Pelaku berhasil membawa perhiasan dan sempat memindahkan sebuah brankas ke luar rumah menggunakan kursi roda, namun ditinggalkan karena belum sempat dibuka.
"Yang hilang perhiasan, dan brankas sudah berada di luar rumah dibawa menggunakan kursi roda, tetapi belum sempat diambil dan akhirnya ditinggalkan,” jelas Dede.
Pelaku kemudian kembali pada Jumat siang untuk mencoba membongkar brankas tersebut.
Namun aksinya kepergok oleh asisten rumah tangga yang sedang membersihkan rumah.
“Pada hari Jumat itu, dia sampai membawa pemanas gembok, sepertinya penasaran ingin membongkar brankas.
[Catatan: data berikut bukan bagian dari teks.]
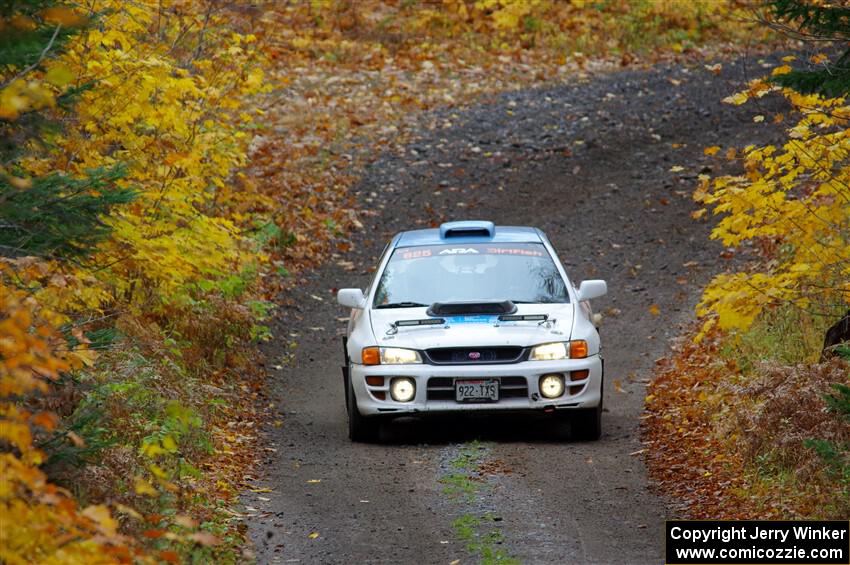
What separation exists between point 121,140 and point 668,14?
21.4 meters

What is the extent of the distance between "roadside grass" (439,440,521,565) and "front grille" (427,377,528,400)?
0.48m

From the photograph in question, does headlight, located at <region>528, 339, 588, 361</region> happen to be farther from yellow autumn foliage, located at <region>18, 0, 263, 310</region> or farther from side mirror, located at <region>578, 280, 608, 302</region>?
yellow autumn foliage, located at <region>18, 0, 263, 310</region>

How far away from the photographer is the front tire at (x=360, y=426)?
10.2 metres

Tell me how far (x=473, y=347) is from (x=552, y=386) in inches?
29.5

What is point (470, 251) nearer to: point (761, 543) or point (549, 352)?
point (549, 352)

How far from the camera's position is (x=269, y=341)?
49.7ft

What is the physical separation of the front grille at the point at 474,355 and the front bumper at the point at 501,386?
6cm

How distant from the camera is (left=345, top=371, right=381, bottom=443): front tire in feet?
33.6

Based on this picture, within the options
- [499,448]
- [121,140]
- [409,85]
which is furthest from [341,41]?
[499,448]

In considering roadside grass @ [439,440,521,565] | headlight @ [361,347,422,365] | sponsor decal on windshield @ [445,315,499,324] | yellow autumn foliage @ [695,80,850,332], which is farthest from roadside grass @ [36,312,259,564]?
yellow autumn foliage @ [695,80,850,332]

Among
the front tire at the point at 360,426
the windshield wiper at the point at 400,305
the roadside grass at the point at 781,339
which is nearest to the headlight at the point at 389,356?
the front tire at the point at 360,426

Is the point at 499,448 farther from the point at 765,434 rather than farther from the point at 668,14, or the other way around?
the point at 668,14

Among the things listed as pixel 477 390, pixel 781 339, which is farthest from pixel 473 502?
pixel 781 339

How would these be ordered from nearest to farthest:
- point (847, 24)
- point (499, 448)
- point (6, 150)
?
point (6, 150), point (847, 24), point (499, 448)
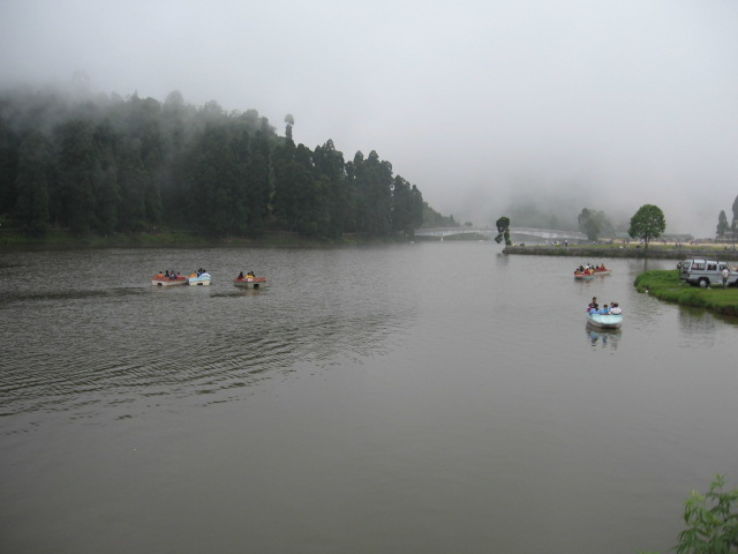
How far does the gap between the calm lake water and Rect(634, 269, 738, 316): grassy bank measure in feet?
19.8

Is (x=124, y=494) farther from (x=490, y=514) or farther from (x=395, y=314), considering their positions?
(x=395, y=314)

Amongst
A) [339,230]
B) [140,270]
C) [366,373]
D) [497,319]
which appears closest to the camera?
[366,373]

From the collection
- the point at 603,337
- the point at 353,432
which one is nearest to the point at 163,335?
the point at 353,432

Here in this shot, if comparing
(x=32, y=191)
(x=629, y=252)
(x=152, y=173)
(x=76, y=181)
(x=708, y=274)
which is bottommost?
(x=708, y=274)

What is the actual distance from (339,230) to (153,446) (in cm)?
16085

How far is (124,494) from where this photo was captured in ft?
55.3

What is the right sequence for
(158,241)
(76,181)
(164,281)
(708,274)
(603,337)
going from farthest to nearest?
(158,241), (76,181), (164,281), (708,274), (603,337)

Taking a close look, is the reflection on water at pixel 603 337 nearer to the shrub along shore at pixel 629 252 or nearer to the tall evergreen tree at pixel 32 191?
the shrub along shore at pixel 629 252

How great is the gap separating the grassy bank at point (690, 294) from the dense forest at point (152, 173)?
11009cm

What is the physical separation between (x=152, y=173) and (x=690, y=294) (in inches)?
5375

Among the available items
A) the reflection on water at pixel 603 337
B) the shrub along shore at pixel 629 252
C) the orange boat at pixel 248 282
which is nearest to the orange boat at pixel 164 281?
the orange boat at pixel 248 282

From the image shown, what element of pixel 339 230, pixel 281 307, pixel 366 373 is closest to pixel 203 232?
pixel 339 230

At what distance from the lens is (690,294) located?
184 feet

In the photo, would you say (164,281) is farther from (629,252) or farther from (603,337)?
(629,252)
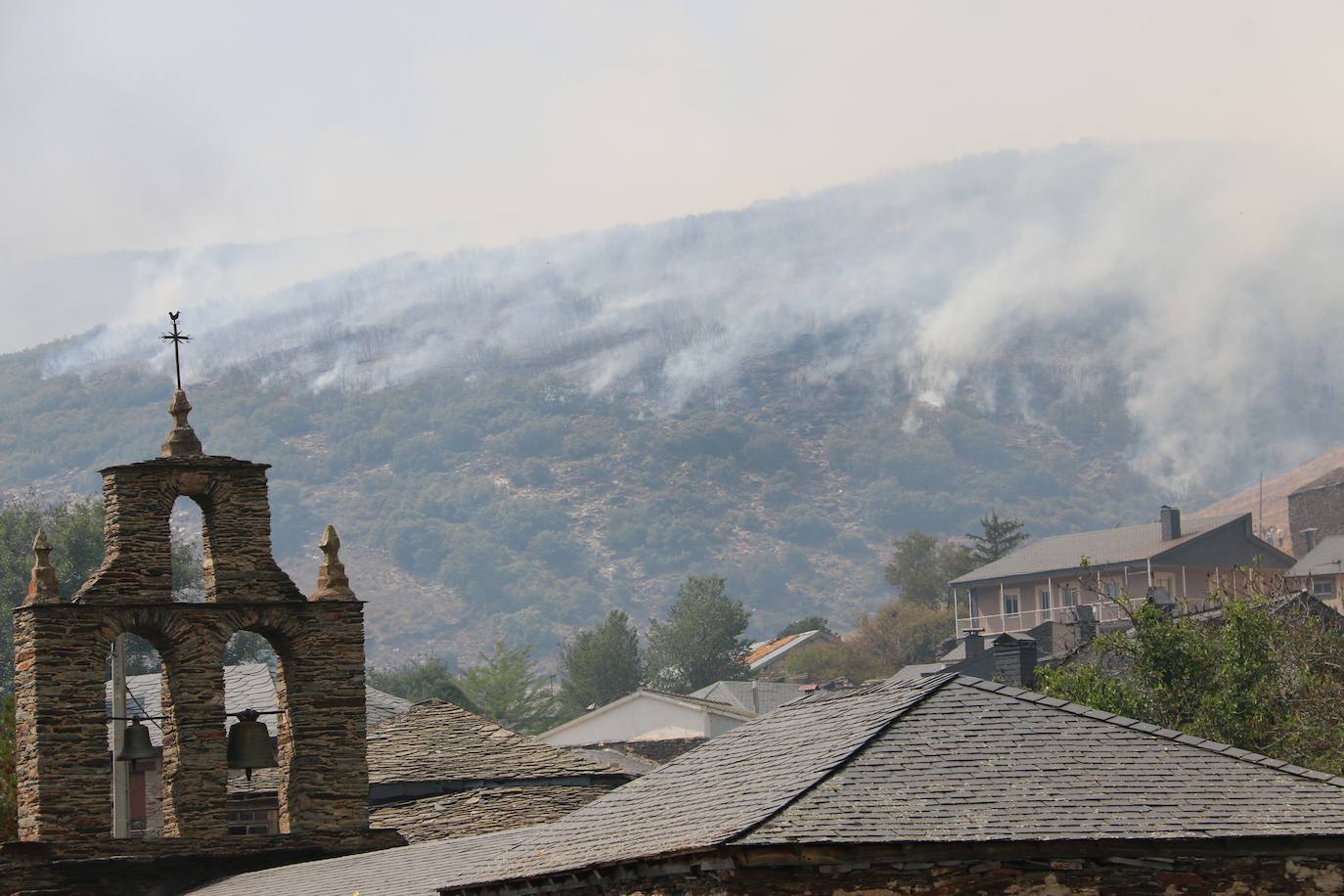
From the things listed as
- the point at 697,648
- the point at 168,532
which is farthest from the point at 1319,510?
the point at 168,532

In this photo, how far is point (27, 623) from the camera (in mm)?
29016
Di dalam rumah dia sudah memegang semua kunci kamar, lalu ketahuan oleh ART yang sedang bersih-bersih. ART berteriak dan pelaku langsung lari,” ungkapnya.
Saat melarikan diri, pelaku terpeleset dan jatuh di tangga, lalu bersembunyi di dalam rumah.
Penangkapan berlangsung dramatis karena pelaku menodongkan benda menyerupai pistol ke arah warga.
“Karena pelaku membawa pistol, warga tidak berani langsung menangkap karena takut ditembak. Ternyata setelah ditangkap, pistol tersebut pistol mainan jenis pistol gas. Tidak lama kemudian, pasukan Brimob langsung datang,” jelas Dede.
Sementara itu, dalam kasus pembunuhan MAHM, polisi memastikan peristiwa tersebut bukan perampokan karena tidak ada barang berharga yang hilang.
"Untuk barang-barang berharga, sampai saat ini belum ditemukan adanya barang yang hilang," ungkap AKP Sigit melalui pesan WhatsApp kepada Kompas.com.
Saat kejadian, hanya korban dan kakaknya yang berada di rumah.
"(Saat kejadian) berdua sama kakaknya, cuma ini kan kamarnya ada delapan ini, jadi masing-masing gitu. Tinggal sama orang tuanya, karena ibunya bekerja juga, bapaknya juga pengusaha kan gitu," tutur Sigit.
Kronologi bermula saat ayah korban, Maman Suherman, menerima telepon darurat dari anak keduanya sekitar pukul 14.20 WIB.
Ia segera pulang dan menemukan MAHM sudah tergeletak bersimbah darah di dalam kamar.
Korban sempat dibawa ke RS Bethsaida, namun dinyatakan meninggal dunia.